Dependable Systems

  • System Dependability

    • Critical property for computer-based systems.

    • Reflects user trust and confidence in normal operation.

    • Includes reliability, availability, and security, which are interdependent.

  • Importance of Dependability

    • Failures can impact large populations and lead to economic loss.

    • Undependable systems are unreliable, unsafe or insecure and risk rejection by users.

    • High recovery costs associated with information loss.

  • Dependability Properties

    • Trustworthiness: The degree of confidence a user has that the system will operate as they expect.

    • No numerical expression for dependability; use relative terms (e.g., ‘ultra-dependable’).

  • Primary Dependability Properties

    • Availability: System operational probability.

    • Reliability: Correct service delivery probability.

    • Safety: Likelihood of harm to people/environments.

    • Security: Resilience against intrusions.

    • Resilience: Continuity in disruption (e.g., cyberattacks).

  • Achieving Dependability

    • Prevent accidental errors, perform effective validation, design fault tolerance, and guard against attacks.

    • Include recovery mechanisms.

  • Cost of Dependability

    • Costs can rise exponentially with increased dependability.

    • Higher costs from enhanced techniques and rigorous validation/testing requirements.

  • Regulation and Compliance

    • Governments regulate to ensure safety in critical systems.

    • Critical systems require external regulatory approval.

  • Redundancy and Diversity

    • Redundancy: Keep backup components for critical functionalities.

    • Diversity: Provide the same functionality in different ways in different components so that they will not fail in the same way.

  • Problems with Redundancy and Diversity

    • Increases the system complexity.

    • Increase the chances of error.

  • Formal Methods

    • Approaches to software dev that are based on mathematical representation and analysis of software.

    • Includes:

      • Formal specification

      • Spec analysis and proof

      • Transformational dev

      • Program verification

    • They significantly reduce some types of programming errors.

    • Mainly used in dependable systems engineering.

    • Involves investing more effort in the early phases of software dev.

  • Benefits of Formal Specification

    • System reqs are analysed in detail so helps to detect problems, inconsistencies and incompleteness.

    • Spec is expressed in formal language so it can be automatically analysed to discover inconsistencies and incompleteness.

    • Can transform the formal spec into a “correct” program.

    • Testing costs may be reduced if the program is formally verified against its spec.

  • Problems with Formal Methods

    • Not become mainstream and have limited impact on practical software dev.

    • Problem owners cannot understand a formal spec so can’t assess it.

    • Easy to assess the costs but hard to assess the benefits.
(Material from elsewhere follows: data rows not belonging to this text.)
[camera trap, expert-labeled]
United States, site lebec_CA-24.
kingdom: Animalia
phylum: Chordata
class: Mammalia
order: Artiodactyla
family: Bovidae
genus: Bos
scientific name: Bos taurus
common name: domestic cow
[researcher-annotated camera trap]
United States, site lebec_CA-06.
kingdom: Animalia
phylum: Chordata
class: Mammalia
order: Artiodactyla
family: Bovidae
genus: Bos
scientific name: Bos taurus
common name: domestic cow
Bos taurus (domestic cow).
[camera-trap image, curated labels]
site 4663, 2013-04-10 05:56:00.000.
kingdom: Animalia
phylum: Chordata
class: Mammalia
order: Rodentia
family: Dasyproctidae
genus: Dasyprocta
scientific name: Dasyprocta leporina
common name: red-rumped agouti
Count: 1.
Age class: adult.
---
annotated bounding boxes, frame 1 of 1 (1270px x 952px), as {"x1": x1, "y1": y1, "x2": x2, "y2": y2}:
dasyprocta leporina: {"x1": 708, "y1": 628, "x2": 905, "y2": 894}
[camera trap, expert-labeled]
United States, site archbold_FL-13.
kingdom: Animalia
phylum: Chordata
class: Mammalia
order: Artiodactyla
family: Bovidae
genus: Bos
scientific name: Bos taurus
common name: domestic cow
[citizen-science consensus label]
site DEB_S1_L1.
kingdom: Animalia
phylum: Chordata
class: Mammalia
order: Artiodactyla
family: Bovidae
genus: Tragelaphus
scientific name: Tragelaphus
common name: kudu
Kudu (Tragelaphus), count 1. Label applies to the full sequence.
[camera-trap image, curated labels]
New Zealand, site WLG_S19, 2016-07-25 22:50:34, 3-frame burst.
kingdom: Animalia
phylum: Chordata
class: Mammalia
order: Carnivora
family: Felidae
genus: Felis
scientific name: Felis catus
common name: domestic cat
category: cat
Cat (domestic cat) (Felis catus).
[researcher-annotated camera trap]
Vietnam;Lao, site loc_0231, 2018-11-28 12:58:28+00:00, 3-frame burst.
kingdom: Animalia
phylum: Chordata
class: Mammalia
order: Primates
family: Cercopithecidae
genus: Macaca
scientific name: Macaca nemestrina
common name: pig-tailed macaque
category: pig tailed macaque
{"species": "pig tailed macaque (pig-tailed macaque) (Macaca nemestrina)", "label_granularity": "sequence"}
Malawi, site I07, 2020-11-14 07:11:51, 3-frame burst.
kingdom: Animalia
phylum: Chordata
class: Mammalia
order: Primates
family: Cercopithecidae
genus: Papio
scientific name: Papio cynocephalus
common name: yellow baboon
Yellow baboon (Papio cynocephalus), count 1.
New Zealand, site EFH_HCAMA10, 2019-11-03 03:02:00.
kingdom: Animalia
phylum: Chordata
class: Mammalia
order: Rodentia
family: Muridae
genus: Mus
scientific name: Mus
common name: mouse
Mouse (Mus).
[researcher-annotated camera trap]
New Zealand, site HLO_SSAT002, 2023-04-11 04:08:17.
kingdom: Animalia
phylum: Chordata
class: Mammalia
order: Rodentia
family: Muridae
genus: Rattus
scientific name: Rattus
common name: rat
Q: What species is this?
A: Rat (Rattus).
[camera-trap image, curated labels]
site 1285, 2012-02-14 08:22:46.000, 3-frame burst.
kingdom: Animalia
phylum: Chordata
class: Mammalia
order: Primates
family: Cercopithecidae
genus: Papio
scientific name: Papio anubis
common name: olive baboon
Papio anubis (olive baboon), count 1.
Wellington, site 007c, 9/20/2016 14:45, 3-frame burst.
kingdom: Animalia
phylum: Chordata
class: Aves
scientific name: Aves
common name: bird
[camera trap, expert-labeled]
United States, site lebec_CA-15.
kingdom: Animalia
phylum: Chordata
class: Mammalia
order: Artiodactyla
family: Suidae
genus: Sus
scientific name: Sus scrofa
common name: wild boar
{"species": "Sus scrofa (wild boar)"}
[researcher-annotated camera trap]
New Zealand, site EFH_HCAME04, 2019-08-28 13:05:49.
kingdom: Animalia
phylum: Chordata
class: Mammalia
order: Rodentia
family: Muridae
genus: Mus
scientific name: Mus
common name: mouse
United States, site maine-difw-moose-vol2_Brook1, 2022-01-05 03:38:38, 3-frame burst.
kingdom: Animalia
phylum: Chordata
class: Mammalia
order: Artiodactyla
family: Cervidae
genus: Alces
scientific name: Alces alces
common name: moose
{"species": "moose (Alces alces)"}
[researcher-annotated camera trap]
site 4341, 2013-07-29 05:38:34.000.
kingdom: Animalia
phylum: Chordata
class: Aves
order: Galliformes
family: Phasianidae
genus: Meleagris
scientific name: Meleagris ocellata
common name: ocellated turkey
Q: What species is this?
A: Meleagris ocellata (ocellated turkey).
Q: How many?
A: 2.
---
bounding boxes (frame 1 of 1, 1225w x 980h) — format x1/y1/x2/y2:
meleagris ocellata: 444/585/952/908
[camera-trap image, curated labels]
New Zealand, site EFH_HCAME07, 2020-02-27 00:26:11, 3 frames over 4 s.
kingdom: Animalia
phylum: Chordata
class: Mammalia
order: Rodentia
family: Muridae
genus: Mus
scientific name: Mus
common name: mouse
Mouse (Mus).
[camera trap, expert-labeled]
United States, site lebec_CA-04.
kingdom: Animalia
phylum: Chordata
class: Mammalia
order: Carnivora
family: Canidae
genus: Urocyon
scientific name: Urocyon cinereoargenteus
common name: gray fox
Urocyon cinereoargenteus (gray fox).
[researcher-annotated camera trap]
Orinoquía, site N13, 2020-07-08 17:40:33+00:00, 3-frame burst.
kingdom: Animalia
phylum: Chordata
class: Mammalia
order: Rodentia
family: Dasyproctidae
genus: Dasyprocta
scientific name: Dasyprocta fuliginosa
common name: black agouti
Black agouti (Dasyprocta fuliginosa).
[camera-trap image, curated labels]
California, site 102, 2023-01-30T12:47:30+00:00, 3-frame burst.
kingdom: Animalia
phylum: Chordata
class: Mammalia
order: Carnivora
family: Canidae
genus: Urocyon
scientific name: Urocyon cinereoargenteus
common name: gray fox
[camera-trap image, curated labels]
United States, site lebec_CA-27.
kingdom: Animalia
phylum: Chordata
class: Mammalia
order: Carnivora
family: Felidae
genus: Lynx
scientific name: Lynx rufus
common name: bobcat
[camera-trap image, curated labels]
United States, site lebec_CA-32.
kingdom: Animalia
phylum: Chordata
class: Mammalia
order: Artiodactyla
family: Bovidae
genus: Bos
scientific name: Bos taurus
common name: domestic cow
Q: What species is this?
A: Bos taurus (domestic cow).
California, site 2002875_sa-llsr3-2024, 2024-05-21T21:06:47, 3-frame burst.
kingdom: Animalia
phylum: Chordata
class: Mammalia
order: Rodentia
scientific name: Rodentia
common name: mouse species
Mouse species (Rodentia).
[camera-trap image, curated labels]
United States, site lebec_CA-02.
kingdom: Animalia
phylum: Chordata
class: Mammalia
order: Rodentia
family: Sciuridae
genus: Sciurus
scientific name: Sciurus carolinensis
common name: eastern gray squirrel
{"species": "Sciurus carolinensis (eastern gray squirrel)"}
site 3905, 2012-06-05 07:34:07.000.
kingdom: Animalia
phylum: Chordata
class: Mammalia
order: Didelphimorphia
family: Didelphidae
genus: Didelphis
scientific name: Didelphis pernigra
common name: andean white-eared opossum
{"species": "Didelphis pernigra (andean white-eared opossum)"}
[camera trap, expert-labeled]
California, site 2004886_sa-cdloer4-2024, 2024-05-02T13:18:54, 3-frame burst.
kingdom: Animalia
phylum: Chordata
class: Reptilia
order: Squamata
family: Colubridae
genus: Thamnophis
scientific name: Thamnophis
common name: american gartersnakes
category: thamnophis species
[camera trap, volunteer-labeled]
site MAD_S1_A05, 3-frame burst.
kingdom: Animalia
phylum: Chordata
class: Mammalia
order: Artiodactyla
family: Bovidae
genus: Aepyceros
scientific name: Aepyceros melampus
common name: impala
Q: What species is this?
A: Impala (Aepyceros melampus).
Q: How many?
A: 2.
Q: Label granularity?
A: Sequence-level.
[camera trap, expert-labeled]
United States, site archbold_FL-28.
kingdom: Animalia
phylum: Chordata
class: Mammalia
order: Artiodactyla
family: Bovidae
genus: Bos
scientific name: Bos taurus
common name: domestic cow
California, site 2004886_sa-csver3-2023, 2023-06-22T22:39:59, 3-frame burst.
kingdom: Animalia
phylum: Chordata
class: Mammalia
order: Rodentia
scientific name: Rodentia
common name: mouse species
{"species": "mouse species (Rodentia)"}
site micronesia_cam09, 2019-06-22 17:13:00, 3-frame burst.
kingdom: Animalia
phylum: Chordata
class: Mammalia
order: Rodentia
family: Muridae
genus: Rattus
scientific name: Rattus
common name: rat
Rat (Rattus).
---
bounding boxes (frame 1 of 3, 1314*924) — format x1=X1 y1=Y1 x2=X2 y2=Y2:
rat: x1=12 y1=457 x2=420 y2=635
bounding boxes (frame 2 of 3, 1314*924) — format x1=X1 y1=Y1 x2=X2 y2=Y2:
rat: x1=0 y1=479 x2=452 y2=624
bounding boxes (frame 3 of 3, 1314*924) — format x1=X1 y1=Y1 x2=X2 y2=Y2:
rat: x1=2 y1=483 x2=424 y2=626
    • Scope is limited. Not well suited to UI.

    • Hard to scale up to large systems.

    • Not really compatible with agile dev methods.

  • Fault Management

    • Fault Avoidance: Development minimizes errors from the start.

    • Detection/Removal: Use verification and validation techniques to remove faults before deployment.

    • Fault Tolerance: Design systems to handle faults without the system failing.

  • Reliability

    • The probability of failure-free system operation over a specified time in a given environment for a given purpose.

  • Availability

    • The probability that a system, at a point in time, will be operational and able to deliver the requested services.

  • Dependable Programming Good Practice Guidelines

    • Limit the visibility of info in a program

    • Check all inputs for validity

    • Provide a handler for all exceptions

    • Provide restart capabilities

    • Check array bounds

    • Name all constants that represent real-world values

    • Include timeouts when calling external components

    • Minimize the use of error prone constructs